Tareas -
1. Responde con datos del texto sobre la derrota de junio:
(a) ¿A qué equivalía aquí la república burguesa?
(b) ¿Qué lema dieron las clases y los partidos unidos a su ejército como santo y seña?
(c) ¿Cómo se estigmatiza toda reivindicación, aun de la reforma más elemental?
2. Prosigue el texto sobre la derrota de junio a partir de su última oración.

Texto fuente -
Ciertamente, la derrota de los insurrectos de junio había preparado, allanado, el terreno en que podía cimentarse y erigirse la república burguesa; pero, al mismo tiempo, había puesto de manifiesto que en Europa se ventilaban otras cuestiones que la de «república o monarquía». Había revelado que aquí república burguesa equivalía a despotismo ilimitado de una clase sobre otras. Había demostrado que en países de vieja civilización, con una formación de clase desarrollada, con condiciones modernas de producción y con una conciencia intelectual, en la que todas las ideas tradicionales se hallan disueltas por un trabajo secular, la república no significa en general más que la forma política de la subversión de la sociedad burguesa y no su forma conservadora de vida, como, por ejemplo, en los Estados Unidos de América, donde si bien existen ya clases, éstas no se han plasmado todavía, sino que cambian constantemente y se ceden unas a otras sus partes integrantes, en movimiento continuo; donde los medios modernos de producción, en vez de coincidir con una superpoblación crónica, suplen más bien la escasez relativa de cabezas y brazos, y donde, por último, el movimiento febrilmente juvenil de la producción material, que tiene un mundo nuevo que apropiarse, no ha dejado tiempo ni ocasión para eliminar el viejo mundo fantasmal.
Durante las jornadas de junio, todas las clases y todos los partidos se habían unido en un partido del orden frente a la clase proletaria, como partido de la anarquía, del socialismo, del comunismo. Habían «salvado» a la sociedad de «los enemigos de la sociedad». Habían dado a su ejército como santo y seña los tópicos de la vieja sociedad:
«Propiedad, familia, religión y orden», y gritado a la cruzada contrarrevolucionaria: «¡Bajo este signo, vencerás!». Desde este instante, tan pronto como uno cualquiera de los numerosos partidos que se habían agrupado bajo aquel signo contra los insurrectos de junio, intenta situarse en el palenque revolucionario en su propio interés de clase, sucumbe al grito de «¡Propiedad, familia, religión y orden!» La sociedad es salvada cuantas veces se va restringiendo el círculo de sus dominadores y un interés más exclusivo se impone al más amplio. Toda reivindicación, aun de la más elemental reforma financiera burguesa, del liberalismo más vulgar, del más formal republicanismo, de la más trivial democracia, es castigada en el acto como un «atentado contra la sociedad» y estigmatizada como «socialismo». Hasta que, por último, los pontífices de «la religión y el orden» se ven arrojados ellos mismos a puntapiés de sus sillas píticas, sacados de la cama en medio de la noche y de la niebla, empaquetados en coches celulares, metidos en la cárcel o enviados al destierro; de su templo no queda piedra sobre piedra, sus bocas son selladas, sus plumas rotas, su ley desgarrada, en nombre de la religión, de la propiedad, de la familia y del orden.

(Datos de segmentación)
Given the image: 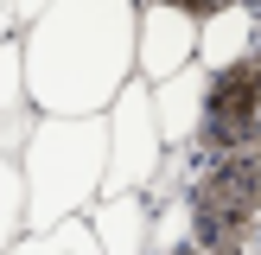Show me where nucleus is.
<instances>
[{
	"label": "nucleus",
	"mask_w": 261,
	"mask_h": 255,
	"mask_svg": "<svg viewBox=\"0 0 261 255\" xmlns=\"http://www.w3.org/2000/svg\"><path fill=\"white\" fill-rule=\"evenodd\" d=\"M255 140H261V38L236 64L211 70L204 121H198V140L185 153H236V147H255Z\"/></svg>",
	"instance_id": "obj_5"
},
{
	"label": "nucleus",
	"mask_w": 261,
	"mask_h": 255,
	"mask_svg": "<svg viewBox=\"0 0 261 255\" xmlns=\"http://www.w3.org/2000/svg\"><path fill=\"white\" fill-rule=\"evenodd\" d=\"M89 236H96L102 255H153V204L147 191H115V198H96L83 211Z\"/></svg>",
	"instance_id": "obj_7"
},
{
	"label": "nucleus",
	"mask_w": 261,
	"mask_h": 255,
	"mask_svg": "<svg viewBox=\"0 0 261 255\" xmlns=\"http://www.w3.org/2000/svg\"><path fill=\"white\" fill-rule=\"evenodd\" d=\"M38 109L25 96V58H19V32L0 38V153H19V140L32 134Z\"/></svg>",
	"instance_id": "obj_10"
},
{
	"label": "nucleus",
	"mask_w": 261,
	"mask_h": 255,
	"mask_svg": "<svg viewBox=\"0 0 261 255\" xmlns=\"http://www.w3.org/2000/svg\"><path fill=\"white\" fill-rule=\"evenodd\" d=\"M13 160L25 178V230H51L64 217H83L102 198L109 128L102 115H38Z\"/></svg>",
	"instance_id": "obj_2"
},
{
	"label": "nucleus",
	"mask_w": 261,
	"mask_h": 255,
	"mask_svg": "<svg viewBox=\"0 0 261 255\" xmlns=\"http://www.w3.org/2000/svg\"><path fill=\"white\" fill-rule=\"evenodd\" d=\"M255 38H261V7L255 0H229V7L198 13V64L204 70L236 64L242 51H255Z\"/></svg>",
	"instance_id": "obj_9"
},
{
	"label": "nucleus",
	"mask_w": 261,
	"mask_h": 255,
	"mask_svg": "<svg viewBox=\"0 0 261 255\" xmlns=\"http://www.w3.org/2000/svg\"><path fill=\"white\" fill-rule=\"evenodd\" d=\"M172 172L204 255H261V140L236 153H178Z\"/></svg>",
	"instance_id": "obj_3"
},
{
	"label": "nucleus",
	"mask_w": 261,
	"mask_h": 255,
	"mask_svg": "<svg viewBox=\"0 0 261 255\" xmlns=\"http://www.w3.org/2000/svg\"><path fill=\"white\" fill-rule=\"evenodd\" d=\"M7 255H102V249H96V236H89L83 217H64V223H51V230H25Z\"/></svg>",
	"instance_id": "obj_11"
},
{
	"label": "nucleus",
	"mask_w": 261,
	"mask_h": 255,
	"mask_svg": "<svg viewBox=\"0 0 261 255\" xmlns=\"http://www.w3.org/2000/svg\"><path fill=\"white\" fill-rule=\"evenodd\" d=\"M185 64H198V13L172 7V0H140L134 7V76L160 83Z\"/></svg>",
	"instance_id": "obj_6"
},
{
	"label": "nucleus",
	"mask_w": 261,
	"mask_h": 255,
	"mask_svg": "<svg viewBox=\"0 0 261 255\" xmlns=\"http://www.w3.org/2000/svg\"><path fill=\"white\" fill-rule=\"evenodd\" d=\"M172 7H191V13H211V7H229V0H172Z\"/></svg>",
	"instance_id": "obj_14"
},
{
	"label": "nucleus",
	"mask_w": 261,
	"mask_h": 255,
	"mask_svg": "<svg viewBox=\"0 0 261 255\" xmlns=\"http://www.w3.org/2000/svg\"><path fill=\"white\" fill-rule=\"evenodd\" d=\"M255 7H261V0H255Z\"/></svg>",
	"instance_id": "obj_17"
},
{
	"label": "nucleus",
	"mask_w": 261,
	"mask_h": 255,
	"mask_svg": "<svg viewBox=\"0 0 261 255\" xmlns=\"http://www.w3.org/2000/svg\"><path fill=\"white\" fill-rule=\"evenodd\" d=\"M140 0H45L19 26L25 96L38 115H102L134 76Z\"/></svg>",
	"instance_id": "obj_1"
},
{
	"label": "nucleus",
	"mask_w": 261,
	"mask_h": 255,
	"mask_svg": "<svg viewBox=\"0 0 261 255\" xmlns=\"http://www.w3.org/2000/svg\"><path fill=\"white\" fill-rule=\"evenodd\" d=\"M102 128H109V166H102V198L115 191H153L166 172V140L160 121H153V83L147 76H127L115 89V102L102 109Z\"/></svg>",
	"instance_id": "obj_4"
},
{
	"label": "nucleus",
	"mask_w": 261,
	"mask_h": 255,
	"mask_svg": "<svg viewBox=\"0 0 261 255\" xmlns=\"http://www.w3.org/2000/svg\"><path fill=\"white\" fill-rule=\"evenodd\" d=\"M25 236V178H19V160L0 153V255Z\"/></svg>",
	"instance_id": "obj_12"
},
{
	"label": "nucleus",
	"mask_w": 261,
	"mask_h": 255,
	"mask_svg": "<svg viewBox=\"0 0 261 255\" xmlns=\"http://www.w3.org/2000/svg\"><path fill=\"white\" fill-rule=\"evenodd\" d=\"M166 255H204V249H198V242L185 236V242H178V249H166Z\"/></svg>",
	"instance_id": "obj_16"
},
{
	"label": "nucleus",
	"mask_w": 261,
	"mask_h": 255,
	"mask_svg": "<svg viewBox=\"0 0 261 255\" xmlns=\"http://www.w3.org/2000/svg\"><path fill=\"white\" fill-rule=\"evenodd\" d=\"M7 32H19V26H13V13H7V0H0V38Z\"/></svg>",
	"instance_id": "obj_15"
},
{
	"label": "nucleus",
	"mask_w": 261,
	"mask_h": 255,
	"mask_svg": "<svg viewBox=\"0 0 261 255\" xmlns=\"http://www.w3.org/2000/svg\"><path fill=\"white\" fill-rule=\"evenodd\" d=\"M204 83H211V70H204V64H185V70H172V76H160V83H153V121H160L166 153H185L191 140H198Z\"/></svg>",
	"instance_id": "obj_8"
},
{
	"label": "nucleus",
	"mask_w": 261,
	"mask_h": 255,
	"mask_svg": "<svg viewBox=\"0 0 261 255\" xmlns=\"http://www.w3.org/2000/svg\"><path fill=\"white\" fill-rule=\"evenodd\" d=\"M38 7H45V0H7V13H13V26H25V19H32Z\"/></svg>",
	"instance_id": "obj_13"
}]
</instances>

Respuestas -
1.
(a) A un despotismo ilimitado de una clase sobre otras.
(b) «Propiedad, familia, religión y orden».
(c) Como «socialismo».

2.
Burgueses fanáticos del orden son tiroteados en sus balcones por la soldadesca embriagada, la santidad del hogar es profanada y sus casas son bombardeadas como pasatiempo, en nombre de la propiedad, de la familia, de la religión y del orden. La hez de la sociedad burguesa forma por fin la sagrada falange del orden; y el héroe Krapülinski se instala en las Tullerías como «salvador de la sociedad».
Capítulo II
Reanudemos el hilo de los acontecimientos. La historia de la Asamblea Nacional Constituyente desde las jornadas de junio es la historia de la dominación y de la disgregación de la fracción burguesa republicana, de aquella fracción que se conoce por los nombres de republicanos tricolores, republicanos puros, republicanos políticos, republicanos formalistas, etc.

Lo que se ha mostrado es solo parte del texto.